### What is needed
Please find every line in the items below that contains the string "meters" and copy each of those lines. Case counts.

### Record set
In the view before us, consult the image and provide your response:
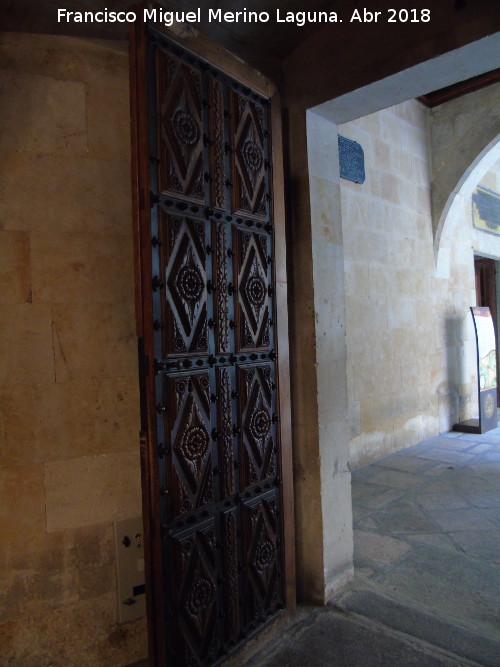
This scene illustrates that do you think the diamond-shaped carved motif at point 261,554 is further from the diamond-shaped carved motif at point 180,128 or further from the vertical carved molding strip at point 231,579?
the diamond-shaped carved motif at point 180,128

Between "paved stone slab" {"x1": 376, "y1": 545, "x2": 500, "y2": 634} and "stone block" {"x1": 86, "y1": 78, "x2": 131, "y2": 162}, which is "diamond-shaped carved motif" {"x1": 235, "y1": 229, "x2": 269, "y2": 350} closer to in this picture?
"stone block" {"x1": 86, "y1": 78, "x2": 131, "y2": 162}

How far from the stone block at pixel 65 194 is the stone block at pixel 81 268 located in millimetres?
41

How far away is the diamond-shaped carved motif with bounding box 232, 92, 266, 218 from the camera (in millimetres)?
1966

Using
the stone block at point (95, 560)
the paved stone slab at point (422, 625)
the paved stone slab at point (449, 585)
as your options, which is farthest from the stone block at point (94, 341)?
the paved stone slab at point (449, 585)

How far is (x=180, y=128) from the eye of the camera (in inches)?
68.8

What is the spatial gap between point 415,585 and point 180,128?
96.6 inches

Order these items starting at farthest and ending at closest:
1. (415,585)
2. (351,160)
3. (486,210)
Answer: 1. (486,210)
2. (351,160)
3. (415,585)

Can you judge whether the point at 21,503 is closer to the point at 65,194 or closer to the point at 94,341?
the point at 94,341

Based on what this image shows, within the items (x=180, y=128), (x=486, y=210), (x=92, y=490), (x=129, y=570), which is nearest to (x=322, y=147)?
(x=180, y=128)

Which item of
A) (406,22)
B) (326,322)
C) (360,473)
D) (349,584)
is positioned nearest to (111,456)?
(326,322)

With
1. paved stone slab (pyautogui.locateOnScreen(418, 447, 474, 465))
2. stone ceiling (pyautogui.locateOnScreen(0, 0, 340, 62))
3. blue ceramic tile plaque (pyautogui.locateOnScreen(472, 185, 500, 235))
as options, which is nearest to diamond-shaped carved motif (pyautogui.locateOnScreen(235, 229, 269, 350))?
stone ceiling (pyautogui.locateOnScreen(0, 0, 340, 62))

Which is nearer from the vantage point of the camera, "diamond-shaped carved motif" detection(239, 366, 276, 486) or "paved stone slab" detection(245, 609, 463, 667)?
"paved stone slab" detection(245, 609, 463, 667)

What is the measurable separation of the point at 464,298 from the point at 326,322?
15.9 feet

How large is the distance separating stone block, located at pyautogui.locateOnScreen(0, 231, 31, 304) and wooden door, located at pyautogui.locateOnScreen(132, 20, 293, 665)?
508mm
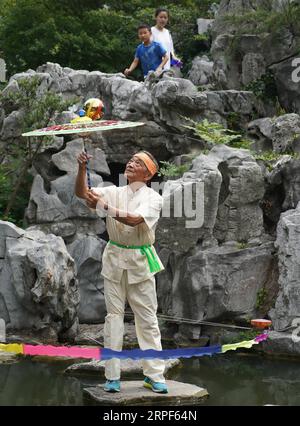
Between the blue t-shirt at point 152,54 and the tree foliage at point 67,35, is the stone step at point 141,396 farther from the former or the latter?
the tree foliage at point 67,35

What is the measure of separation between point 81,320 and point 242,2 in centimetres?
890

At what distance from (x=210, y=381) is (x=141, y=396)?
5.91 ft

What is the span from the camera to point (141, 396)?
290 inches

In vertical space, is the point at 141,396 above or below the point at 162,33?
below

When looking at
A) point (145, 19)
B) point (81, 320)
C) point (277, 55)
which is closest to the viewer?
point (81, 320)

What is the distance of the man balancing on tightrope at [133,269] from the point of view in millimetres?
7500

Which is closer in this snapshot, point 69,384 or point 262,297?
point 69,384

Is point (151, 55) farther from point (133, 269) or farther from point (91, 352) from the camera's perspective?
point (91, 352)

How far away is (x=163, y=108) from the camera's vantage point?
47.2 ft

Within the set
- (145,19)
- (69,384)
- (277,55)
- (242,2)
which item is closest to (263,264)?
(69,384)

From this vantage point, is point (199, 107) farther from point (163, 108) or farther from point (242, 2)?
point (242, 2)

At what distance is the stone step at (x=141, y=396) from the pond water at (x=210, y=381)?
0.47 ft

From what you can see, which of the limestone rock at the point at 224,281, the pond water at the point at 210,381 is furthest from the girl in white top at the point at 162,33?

--

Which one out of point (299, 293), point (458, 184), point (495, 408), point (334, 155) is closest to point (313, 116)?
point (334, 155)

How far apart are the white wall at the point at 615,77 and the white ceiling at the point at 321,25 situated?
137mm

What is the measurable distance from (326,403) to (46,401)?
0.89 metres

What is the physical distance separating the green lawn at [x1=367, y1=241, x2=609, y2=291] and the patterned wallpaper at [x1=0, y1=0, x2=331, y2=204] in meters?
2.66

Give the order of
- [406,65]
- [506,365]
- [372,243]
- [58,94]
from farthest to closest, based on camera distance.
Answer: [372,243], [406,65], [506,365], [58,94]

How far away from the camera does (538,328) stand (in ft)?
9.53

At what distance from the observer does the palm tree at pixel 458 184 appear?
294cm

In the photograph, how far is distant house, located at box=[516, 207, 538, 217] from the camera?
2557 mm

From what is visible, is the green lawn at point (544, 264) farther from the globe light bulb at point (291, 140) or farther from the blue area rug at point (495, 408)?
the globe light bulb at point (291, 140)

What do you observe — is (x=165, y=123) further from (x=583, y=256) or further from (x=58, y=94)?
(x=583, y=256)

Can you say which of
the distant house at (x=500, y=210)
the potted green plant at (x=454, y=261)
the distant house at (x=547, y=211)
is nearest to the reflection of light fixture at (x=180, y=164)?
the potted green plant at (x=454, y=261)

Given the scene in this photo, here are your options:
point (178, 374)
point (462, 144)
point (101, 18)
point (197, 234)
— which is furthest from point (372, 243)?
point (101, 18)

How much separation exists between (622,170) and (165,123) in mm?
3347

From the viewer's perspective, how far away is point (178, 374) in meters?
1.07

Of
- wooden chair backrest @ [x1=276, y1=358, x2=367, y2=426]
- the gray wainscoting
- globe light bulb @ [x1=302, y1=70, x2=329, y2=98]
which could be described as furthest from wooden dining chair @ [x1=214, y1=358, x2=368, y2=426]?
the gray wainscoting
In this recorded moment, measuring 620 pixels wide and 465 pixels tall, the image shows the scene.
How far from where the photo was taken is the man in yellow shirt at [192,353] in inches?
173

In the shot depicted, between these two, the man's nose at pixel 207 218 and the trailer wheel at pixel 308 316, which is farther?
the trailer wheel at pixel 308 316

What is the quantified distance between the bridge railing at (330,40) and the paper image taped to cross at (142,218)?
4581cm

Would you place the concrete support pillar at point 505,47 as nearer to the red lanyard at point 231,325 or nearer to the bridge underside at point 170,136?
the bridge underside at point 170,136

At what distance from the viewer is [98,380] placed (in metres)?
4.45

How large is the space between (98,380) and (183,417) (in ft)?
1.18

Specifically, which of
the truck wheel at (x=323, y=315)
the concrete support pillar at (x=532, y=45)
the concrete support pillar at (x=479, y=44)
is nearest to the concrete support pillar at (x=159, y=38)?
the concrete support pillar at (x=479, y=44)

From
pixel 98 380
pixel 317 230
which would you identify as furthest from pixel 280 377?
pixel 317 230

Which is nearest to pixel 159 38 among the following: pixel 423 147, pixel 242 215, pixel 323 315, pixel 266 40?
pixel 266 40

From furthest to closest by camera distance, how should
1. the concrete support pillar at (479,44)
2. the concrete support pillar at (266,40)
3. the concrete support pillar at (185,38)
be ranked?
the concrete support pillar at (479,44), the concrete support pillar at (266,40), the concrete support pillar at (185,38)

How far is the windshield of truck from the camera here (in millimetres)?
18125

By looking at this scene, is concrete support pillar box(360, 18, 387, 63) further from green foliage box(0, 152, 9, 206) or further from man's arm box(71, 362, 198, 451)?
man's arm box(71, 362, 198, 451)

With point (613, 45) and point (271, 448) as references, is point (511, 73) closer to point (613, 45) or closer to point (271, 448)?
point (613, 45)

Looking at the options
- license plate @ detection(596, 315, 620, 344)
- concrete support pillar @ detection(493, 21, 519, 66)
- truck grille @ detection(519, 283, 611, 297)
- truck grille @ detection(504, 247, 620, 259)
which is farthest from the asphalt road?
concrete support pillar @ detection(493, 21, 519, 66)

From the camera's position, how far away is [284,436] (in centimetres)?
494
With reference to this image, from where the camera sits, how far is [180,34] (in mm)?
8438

---

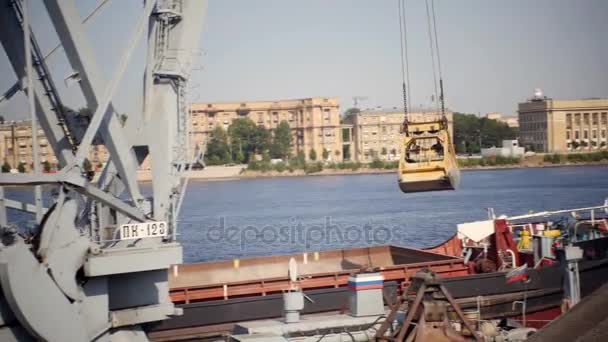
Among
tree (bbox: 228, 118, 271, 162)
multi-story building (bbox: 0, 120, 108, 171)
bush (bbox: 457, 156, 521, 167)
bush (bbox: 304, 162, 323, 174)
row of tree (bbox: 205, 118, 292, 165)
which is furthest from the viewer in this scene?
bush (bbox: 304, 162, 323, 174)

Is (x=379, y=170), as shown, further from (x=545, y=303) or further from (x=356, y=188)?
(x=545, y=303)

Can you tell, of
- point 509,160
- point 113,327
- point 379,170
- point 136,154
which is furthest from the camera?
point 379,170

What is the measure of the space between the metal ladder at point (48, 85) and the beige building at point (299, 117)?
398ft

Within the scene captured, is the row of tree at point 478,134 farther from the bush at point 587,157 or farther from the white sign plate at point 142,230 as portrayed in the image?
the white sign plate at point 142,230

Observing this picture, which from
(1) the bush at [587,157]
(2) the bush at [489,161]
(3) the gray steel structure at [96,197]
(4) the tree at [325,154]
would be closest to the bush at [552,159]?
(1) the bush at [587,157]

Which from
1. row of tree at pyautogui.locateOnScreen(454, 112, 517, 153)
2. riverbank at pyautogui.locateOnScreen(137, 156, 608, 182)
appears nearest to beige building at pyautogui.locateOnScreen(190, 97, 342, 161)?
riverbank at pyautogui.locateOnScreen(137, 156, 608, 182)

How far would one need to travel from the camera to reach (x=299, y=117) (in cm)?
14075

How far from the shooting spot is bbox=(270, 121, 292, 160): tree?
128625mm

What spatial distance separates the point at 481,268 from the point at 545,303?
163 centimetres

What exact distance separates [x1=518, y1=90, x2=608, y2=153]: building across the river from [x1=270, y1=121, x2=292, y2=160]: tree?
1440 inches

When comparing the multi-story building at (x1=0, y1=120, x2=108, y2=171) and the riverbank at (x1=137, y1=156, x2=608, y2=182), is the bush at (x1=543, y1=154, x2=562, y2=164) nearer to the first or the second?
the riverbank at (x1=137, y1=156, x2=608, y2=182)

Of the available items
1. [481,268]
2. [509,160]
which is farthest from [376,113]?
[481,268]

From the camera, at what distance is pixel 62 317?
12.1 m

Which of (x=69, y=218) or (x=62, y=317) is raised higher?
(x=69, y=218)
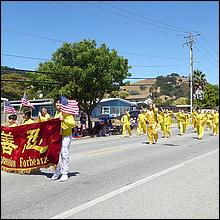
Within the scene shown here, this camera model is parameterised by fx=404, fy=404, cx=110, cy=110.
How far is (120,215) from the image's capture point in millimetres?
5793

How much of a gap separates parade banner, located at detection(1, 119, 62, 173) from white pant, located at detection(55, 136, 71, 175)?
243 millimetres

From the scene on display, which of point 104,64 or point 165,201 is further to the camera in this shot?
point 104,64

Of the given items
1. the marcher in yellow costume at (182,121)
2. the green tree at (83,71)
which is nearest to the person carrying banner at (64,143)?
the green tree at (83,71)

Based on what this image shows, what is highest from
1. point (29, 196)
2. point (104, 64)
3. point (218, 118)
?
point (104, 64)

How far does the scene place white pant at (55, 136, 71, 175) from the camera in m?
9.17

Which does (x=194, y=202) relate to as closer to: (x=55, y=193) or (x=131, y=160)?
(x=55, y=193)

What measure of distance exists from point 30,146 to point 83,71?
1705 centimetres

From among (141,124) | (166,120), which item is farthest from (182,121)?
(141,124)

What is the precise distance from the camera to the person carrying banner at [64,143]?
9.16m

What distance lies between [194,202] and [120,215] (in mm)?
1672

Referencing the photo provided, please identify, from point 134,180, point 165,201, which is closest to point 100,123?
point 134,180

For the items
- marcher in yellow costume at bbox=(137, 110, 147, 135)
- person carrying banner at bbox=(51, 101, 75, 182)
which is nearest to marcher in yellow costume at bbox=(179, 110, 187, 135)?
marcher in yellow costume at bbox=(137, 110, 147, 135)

### Final result
What is the physical distance separating the green lawn at [x1=367, y1=241, x2=609, y2=291] and the patterned wallpaper at [x1=0, y1=0, x2=331, y2=204] in meters?
From the viewer's perspective, how far away is point (178, 374) in meters?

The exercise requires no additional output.